One GRITS Journey To Convert Beloved Southern Recipes to Paleo Approved, and Darn GOOD too!

This is my story of how I am striving to change my family's life, nutritionally, for the better. Here in the deep South Paleo is a foreign word. No one has heard of it, and gluten free is really almost as unheard of...
After reading Gary Taubes enlightning GOOD CALORIES, BAD CALORIES I was determine to change! Armed with my own two hands, the internet (thank God for AMAZON.com), and all those wonderful blogs and podcasts available now, I am beginning my journey.
Please feel free to join me as I try to adapt all of our Southern Favorites into Paleo Appropriate Scrumptiousness!!! (and all Gluten Free) I will try to post all of the good ones, and may even blog about some failures along the way.

26 March 2011

Butter does not equal Butter does not equal Butter...Huh?? you say- read this!

BUTTER- here in the South we love our butter! Even those of us who thought it wasn't healthy for us and have tried to eliminate it, deep down we LOVE IT! Admit it ya'll!

But did you know that typical store bought American butter has a lower fat content than European butters, or homemade local butter????
WHO KNEW???
thats why some dishes just don't turn out right, even when you did everything right. Some things- like pastry, like white sauces, etc...well they NEED to have the high fat content!!!!! Did you know that?
I never used to know the difference between American and European butter???
Why would I pay more for that European butter on the shelf when the American stuff is cheaper?? ITS NOT THE SAME THING.
Butter does not = Butter, they are different!!!!
Typical American Butter=80% fat
European Butter=  80% to 83% fat


What does this mean??? Who cares? Well I am glad you asked!
Higher-fat butter has a more intense butter flavor, and, because it contains more butterfat and less water, it tastes richer. Many chefs prefer to use European-style butter when making recipes like puff pastry because the lower amount of water in the butter creates a flakier dough. - and in a rue, or any sauce it can make a big difference! Your rue will not turn out really right with the higher water, lower fat content butter. Neither will your fettucini alfredo!

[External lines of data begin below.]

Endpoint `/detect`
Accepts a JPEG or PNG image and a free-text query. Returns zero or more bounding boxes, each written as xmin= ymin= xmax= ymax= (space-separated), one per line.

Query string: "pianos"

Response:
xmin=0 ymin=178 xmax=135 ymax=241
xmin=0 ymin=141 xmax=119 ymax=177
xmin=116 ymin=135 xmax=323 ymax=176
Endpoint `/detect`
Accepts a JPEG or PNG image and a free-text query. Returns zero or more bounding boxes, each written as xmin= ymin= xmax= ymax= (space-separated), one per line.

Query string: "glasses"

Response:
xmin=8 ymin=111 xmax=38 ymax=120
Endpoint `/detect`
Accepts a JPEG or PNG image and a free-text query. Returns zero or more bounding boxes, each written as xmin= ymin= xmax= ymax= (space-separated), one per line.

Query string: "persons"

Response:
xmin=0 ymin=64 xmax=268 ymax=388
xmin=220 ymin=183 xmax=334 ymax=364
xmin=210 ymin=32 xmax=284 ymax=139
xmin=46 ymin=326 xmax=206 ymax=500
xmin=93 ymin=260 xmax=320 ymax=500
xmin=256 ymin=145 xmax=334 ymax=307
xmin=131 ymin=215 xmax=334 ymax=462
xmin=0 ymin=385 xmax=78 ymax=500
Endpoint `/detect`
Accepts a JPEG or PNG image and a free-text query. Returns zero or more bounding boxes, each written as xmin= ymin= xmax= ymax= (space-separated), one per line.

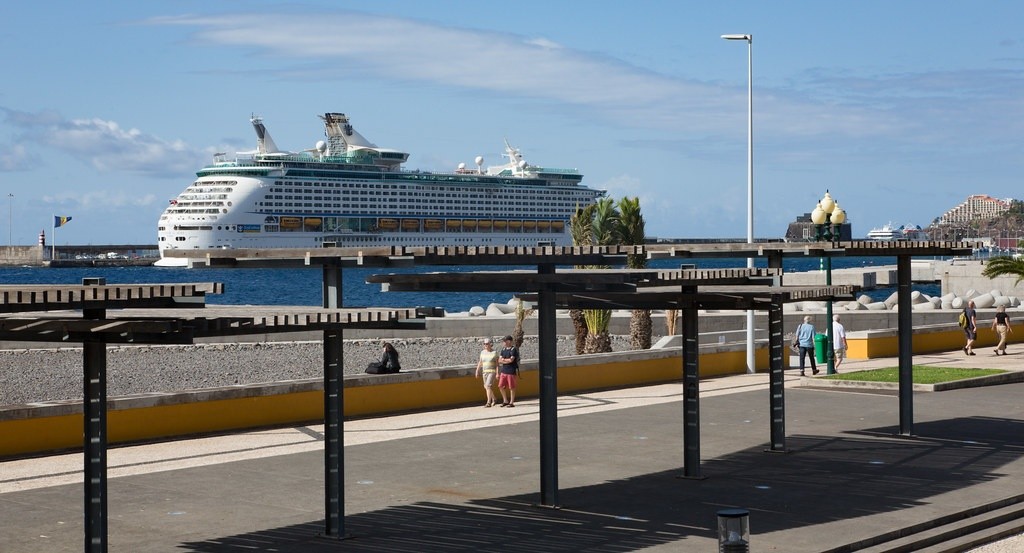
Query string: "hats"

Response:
xmin=501 ymin=334 xmax=513 ymax=340
xmin=483 ymin=338 xmax=492 ymax=343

So what if I told you BUTTER is good for you???say what you say? No its not Erika! Well read on ya'll.
 Its good for you-For real ya'll!

 Don't believe everything you read in the media. Do your own research, or read mine...
Media has us believing that the butter on your potato will go straight to your arteries and CLOG them up...
We’re constantly told that all animal fat, especially butter, is bad for us because it is saturated. Butter is particularly vilified because it has more cholesterol than other fats, yet recent scientific studies show that its bad reputation is undeserved.
There is no such thing as a completely saturated or a completely unsaturated fat; every fat is a combination of both saturated and unsaturated fatty acids.  Scientists now know that, except in rare individuals, dietary cholesterol does not influence blood cholesterol, and fat from ruminants (animals that chew their cud) contains valuable nutrients that maintain health and prevent disease.
Omega 3 and CLA (conjugated linoleic acid) are two very healthy, necessary fats that we all need in our diets. The first, omega 3, raises our level of good cholesterol, helps lower triglycerides and aids in brain function. You get higher levels of omega 3 in animal products when the animals have been fed their natural diets and not “bulked up” with grains such as corn and soy. The second, CLA, has been proven to aid in weight loss; and is found in animal products when the animals are raised in a stress free environment.FAT is an essential nutrient for our bodies ya'll!
Our brain and hormones need fat to function, and fat supports our immune system, fights disease, and protects our liver.
FAT is the body’s preferred fuel, providing us with more than twice the amount of energy as the same quantity of carbohydrates and protein. It helps the body absorb nutrients, calcium, and the fat-soluble vitamins A, D, E, and K.
And nature knows what its doing, Fat and protein are found together in nature because it’s the fat that helps us digest the protein.
FAT is digested slowly, so eating it leaves us sated and less likely to snack between meals.
If you eat a moderate amount of good fat, you’ll probably lose weight, but when you replace fat with sugar and carbohydrates, you’ll probably gain.
Unless you have issues with Dairy-
 you may think you are Milk sensitive, but really you are sensitive to the Casein or Lactate..but if you eat all Grass Fed FRESH cow butter made from RAW milk, well that Lactic Acid is not killed off if you use RAW!
and if you clarify the butter, that caisen is removed- GHEE anyone???
Some are truly too sensitive and have to stay away, but for most of us if we try the above methods, well we can then tolerate say Heavy Cream, and the butter at least.